**TRECHO SELECIONADO:**
──────

Discurso no Senado Federal

ENCONTRO MUNDIAL DA FAO, REALIZADO EM ROMA. CUMPRIMENTANDO OS QUESTIONAMENTOS E AS DENUNCIAS FORMULADAS PELO PRESIDENTE DE CUBA, SR. FIDEL CASTRO, DURANTE O REFERIDO ENCONTRO, NO QUE TANGE A REDUÇÃO DE RECURSOS A SEREM APLICADOS NOS PROGRAMAS DE COMBATE A FOME EM TODO O MUNDO. PREOCUPAÇÕES DO PRESIDENTE FERNANDO HENRIQUE CARDOSO COM A REELEIÇÃO E A PRIVATIZAÇÃO DA COMPANHIA VALE DO RIO DOCE. PROBLEMAS SOCIAIS NOS GRANDES CENTROS URBANOS. CRITICAS E OPOSIÇÃO DE S.EXA. AS PROPOSTAS DE REFORMA CONSTITUCIONAL.

Autor
Junia Marise (PDT - Partido Democrático Trabalhista/MG)
Nome completo: Júnia Marise Azeredo Coutinho
Casa
Senado Federal
Tipo
Discurso
Resumo por assunto
POLITICA SOCIAL.:
  • ENCONTRO MUNDIAL DA FAO, REALIZADO EM ROMA. CUMPRIMENTANDO OS QUESTIONAMENTOS E AS DENUNCIAS FORMULADAS PELO PRESIDENTE DE CUBA, SR. FIDEL CASTRO, DURANTE O REFERIDO ENCONTRO, NO QUE TANGE A REDUÇÃO DE RECURSOS A SEREM APLICADOS NOS PROGRAMAS DE COMBATE A FOME EM TODO O MUNDO. PREOCUPAÇÕES DO PRESIDENTE FERNANDO HENRIQUE CARDOSO COM A REELEIÇÃO E A PRIVATIZAÇÃO DA COMPANHIA VALE DO RIO DOCE. PROBLEMAS SOCIAIS NOS GRANDES CENTROS URBANOS. CRITICAS E OPOSIÇÃO DE S.EXA. AS PROPOSTAS DE REFORMA CONSTITUCIONAL.
Publicação
Publicação no DSF de 20/11/1996 - Página 18638
Assunto
Outros > POLITICA SOCIAL.

──────

**ENTRADAS DO CONJUNTO:**
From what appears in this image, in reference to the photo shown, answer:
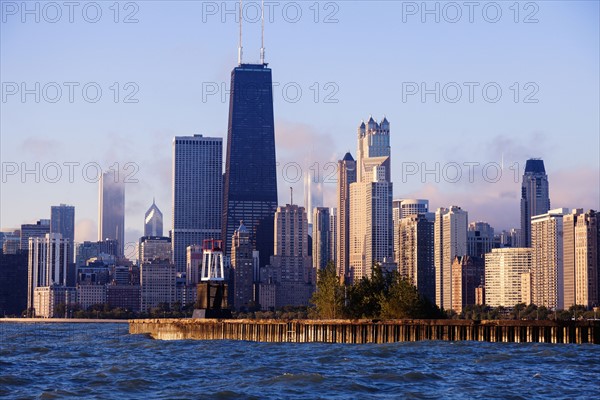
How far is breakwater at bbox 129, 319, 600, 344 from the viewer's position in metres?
116


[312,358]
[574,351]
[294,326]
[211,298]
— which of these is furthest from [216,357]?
[211,298]

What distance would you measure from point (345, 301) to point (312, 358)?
7833cm

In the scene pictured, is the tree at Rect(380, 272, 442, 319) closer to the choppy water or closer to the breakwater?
the breakwater

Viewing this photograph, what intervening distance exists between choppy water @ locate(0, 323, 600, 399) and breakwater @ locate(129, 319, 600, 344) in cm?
672

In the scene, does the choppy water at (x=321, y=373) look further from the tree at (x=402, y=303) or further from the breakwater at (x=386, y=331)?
the tree at (x=402, y=303)

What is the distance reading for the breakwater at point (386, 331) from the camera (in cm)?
11644

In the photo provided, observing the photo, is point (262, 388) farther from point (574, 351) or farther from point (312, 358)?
point (574, 351)

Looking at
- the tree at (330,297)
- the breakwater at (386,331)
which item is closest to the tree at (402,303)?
the tree at (330,297)

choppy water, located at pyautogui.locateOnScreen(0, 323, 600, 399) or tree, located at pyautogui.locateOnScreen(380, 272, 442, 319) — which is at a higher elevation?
tree, located at pyautogui.locateOnScreen(380, 272, 442, 319)

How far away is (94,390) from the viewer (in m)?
69.8

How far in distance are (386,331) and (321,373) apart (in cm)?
5057

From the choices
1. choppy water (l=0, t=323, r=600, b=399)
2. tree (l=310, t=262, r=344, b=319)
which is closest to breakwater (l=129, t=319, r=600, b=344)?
choppy water (l=0, t=323, r=600, b=399)

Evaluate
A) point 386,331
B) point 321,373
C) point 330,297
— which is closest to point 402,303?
point 330,297

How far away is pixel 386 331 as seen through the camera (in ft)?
421
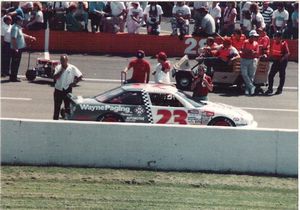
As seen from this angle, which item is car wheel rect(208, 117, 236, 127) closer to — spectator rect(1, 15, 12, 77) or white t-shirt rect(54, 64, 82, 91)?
white t-shirt rect(54, 64, 82, 91)

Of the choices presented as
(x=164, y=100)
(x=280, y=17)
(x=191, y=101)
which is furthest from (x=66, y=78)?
(x=280, y=17)

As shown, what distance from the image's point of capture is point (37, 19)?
980 inches

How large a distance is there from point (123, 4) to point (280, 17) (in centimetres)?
488

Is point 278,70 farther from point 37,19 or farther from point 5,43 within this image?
point 37,19

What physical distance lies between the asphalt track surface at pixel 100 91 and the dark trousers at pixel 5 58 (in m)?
0.26

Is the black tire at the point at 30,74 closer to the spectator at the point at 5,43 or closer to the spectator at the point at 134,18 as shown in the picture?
the spectator at the point at 5,43

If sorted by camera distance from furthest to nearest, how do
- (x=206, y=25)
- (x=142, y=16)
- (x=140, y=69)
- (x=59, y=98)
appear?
1. (x=142, y=16)
2. (x=206, y=25)
3. (x=140, y=69)
4. (x=59, y=98)

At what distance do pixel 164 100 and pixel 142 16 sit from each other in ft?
35.1

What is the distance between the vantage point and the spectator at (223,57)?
20.3m

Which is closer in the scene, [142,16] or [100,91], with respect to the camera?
[100,91]

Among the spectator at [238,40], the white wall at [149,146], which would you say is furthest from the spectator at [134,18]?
the white wall at [149,146]

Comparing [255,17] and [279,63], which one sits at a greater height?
[255,17]

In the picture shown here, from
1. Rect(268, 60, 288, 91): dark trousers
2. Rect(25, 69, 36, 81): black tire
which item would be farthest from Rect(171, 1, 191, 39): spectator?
Rect(25, 69, 36, 81): black tire

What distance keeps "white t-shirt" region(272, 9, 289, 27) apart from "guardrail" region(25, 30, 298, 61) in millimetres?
1231
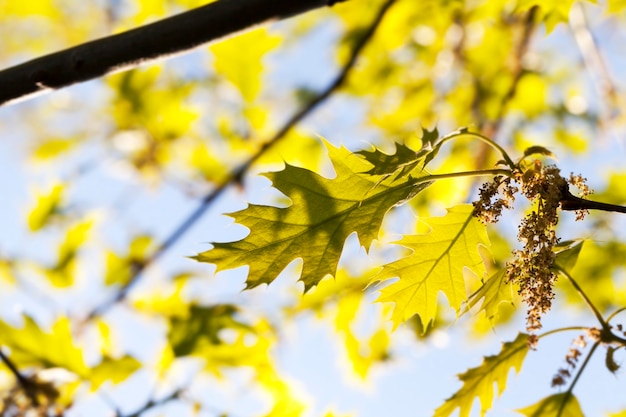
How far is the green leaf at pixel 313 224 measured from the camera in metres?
1.22

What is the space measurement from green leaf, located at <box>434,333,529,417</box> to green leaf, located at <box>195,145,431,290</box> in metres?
0.44

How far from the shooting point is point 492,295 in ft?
4.25

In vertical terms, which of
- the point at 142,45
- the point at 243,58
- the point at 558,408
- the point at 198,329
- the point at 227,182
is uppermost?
the point at 243,58

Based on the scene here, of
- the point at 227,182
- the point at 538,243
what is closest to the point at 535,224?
the point at 538,243

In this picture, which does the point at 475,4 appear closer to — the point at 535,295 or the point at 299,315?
the point at 299,315

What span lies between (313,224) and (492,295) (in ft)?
1.25

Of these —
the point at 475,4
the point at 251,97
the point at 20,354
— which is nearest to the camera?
the point at 20,354

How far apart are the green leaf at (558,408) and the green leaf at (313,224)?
1.99 feet

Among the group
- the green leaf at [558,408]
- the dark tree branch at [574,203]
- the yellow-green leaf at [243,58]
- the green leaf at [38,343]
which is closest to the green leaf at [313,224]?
the dark tree branch at [574,203]

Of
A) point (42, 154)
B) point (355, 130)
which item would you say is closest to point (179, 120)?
point (42, 154)

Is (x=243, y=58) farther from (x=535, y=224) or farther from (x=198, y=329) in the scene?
(x=535, y=224)

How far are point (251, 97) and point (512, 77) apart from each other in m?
1.27

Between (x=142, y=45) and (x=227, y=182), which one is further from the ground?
(x=227, y=182)

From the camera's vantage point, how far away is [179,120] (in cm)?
329
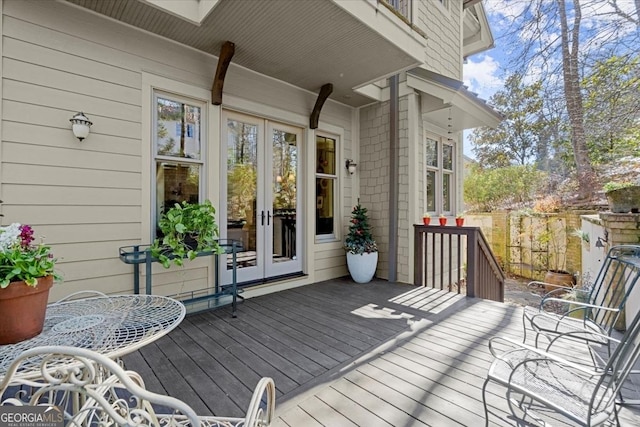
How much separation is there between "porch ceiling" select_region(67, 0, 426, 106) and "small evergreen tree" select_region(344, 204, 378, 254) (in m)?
2.14

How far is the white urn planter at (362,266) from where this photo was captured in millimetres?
4758

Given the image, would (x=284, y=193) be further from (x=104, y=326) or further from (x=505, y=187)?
(x=505, y=187)

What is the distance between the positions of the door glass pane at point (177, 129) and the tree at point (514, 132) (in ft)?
32.7

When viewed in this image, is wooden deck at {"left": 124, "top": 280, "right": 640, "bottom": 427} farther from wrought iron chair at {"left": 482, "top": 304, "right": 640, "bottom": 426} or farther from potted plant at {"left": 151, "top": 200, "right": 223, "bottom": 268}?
potted plant at {"left": 151, "top": 200, "right": 223, "bottom": 268}

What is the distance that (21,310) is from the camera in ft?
3.89

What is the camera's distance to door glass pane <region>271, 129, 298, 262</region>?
4.50 meters

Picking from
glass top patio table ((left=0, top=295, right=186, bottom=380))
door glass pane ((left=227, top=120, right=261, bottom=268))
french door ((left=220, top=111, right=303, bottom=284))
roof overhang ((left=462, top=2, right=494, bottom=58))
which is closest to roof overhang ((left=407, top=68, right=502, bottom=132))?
french door ((left=220, top=111, right=303, bottom=284))

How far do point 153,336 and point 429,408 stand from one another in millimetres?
1670

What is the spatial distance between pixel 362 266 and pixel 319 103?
2.69 metres

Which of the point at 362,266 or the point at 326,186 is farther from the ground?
the point at 326,186

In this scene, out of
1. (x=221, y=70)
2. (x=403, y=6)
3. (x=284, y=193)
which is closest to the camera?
(x=221, y=70)

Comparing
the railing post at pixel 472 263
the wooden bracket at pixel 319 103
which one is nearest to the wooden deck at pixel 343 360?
the railing post at pixel 472 263

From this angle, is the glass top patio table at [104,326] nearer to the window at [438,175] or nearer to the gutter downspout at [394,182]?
the gutter downspout at [394,182]

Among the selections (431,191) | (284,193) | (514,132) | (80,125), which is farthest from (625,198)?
(514,132)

──────

**TAREFAS PROPOSTAS:**
A - Quais linhas das entradas contêm a palavra "deck"? Localize e copie todas, diferenciando maiúsculas de minúsculas.
B - Como seguiria o texto sobre o discurso no Senado Federal depois do ponto em que termina? Escreva essa continuação.
O texto sobre o discurso no Senado Federal não tem relação com as entradas.

**RESPOSTAS POR TAREFA:**
A -
When viewed in this image, is wooden deck at {"left": 124, "top": 280, "right": 640, "bottom": 427} farther from wrought iron chair at {"left": 482, "top": 304, "right": 640, "bottom": 426} or farther from potted plant at {"left": 151, "top": 200, "right": 223, "bottom": 268}?
which one is nearest to the wooden deck at pixel 343 360?

B -
Indexação
  • ELOGIO, PRONUNCIAMENTO, FIDEL CASTRO, PRESIDENTE DE REPUBLICA ESTRANGEIRA, CUBA, CONFERENCIA INTERNACIONAL, ORGANIZAÇÃO DAS NAÇÕES UNIDAS PARA A ALIMENTAÇÃO E AGRICULTURA (FAO), REFERENCIA, REDUÇÃO, RECURSOS, PAIS, PRIMEIRO MUNDO, DESTINAÇÃO, COMBATE, FOME, MUNDO, SIMULTANEIDADE, AUMENTO, VERBA, FINANCIAMENTO, AÇÃO MILITAR.
  • CRITICA, GOVERNO, AUSENCIA, PROGRAMA, COMBATE, FOME, MISERIA, POBREZA, FALTA, POLITICA SOCIAL.
  • CRITICA, ATENÇÃO, GOVERNO, REELEIÇÃO, PRIVATIZAÇÃO, COMPANHIA VALE DO RIO DOCE (CVRD), SIMULTANEIDADE, NEGLIGENCIA, POLITICA SOCIAL, EFICIENCIA, COMBATE, FOME, MISERIA, POBREZA, POPULAÇÃO.

A SRª. JÚNIA MARISE (PDT-MG. Como Líder. Sem revisão da oradora.) - Sr. Presidente, Srªs e Srs. Senadores, as imprensas nacional e mundial divulgaram com muito destaque o encontro mundial da FAO, em Roma, onde compareceram representantes de diversos países, lamentavelmente à exceção de alguns do Primeiro Mundo.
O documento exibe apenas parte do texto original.